- Questions:
1. Answer these from the storage documentation:
(a) Which library does the Rdbms storage use to persist the word list?
(b) What connection URI does the SQLite setup use?
(c) With what scheme does the PostgreSQL connection URI begin?
2. Rename "PostgreSQL" to "Postgres" in the storage documentation, and give the passage from "Storage: SQLite /" to "URI connection string." with that change.

- Extracted text:
····················

Skip to main content

Storage: SQLite / MySQL / PostgreSQL

ByJG\TextClassifier\Storage\Rdbms persists the word list to a relational database using byjg/micro-orm. It supports SQLite, MySQL, and PostgreSQL via a URI connection string.

Setup

SQLite

use ByJG\TextClassifier\Degenerator\ConfigDegenerator;
use ByJG\TextClassifier\Degenerator\StandardDegenerator;
use ByJG\TextClassifier\Storage\Rdbms;
use ByJG\Util\Uri;

$storage = new Rdbms(
new Uri('sqlite:///var/data/spam.db'),
new StandardDegenerator(new ConfigDegenerator())
);

// Run once to create the schema
$storage->createDatabase();

MySQL

$storage = new Rdbms(
new Uri('mysql://user:password@localhost/mydb'),
new StandardDegenerator(new ConfigDegenerator())
);
$storage->createDatabase();

PostgreSQL

$storage = new Rdbms(
new Uri('pgsql://user:password@localhost/mydb'),
new StandardDegenerator(new ConfigDegenerator())
);
$storage->createDatabase();

createDatabase()

····················

- Dataset excerpt:

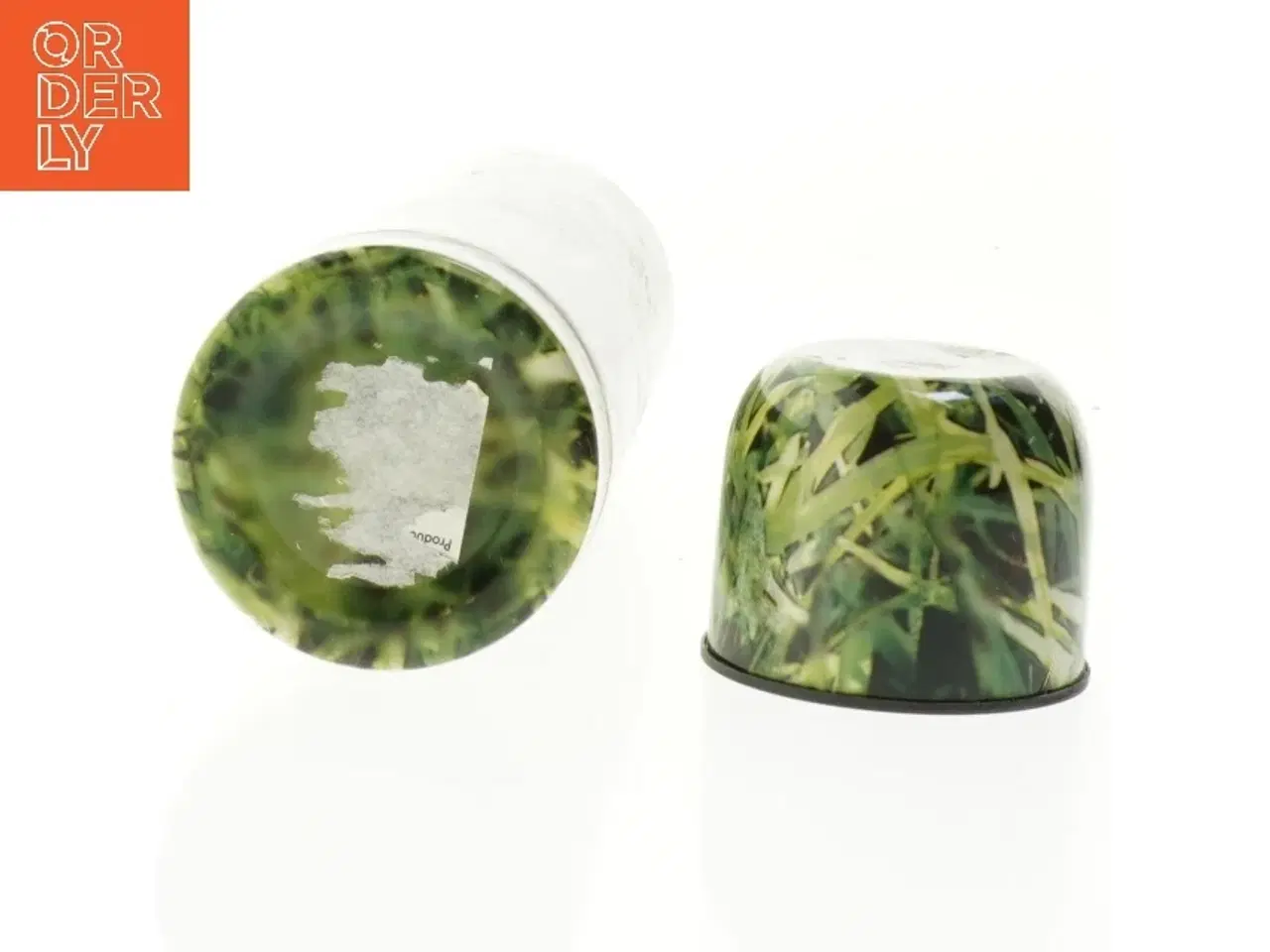 Billede 4 - Termokande med græstryk (str. 23 cm)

····················

- List of solutions:
1.
(a) byjg/micro-orm
(b) sqlite:///var/data/spam.db
(c) pgsql

2.
Storage: SQLite / MySQL / Postgres

ByJG\TextClassifier\Storage\Rdbms persists the word list to a relational database using byjg/micro-orm. It supports SQLite, MySQL, and Postgres via a URI connection string.